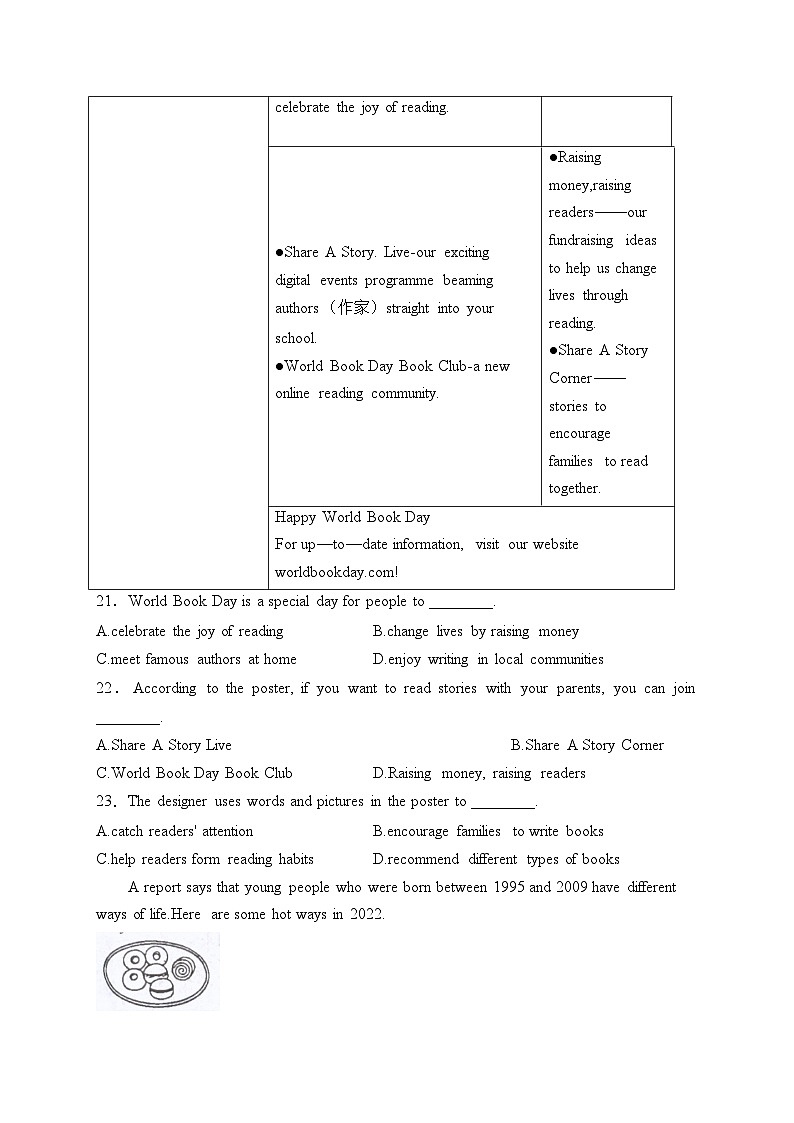 | | celebrate the joy of reading. | |
|---|---|---|
| | ●Share A Story. Live-our exciting digital events programme beaming authors（作家）straight into your school. ●World Book Day Book Club-a new online reading community. | ●Raising money,raising readers——our fundraising ideas to help us change lives through reading. ●Share A Story Corner—— stories to encourage families to read together. |
| | Happy World Book Day For up—to—date information, visit our website worldbookday.com! | |

21. World Book Day is a special day for people to ________.

A.celebrate the joy of reading B.change lives by raising money

C.meet famous authors at home D.enjoy writing in local communities

22. According to the poster, if you want to read stories with your parents, you can join ________.

A.Share A Story Live B.Share A Story Corner

C.World Book Day Book Club D.Raising money, raising readers

23. The designer uses words and pictures in the poster to ________.

A.catch readers' attention B.encourage families to write books

C.help readers form reading habits D.recommend different types of books

A report says that young people who were born between 1995 and 2009 have different ways of life.Here are some hot ways in 2022.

→ WORK TO BE COMPLETED
Number of lines containing "your" in the data: state it and nothing more.

→ EXERCISE RESPONSE
2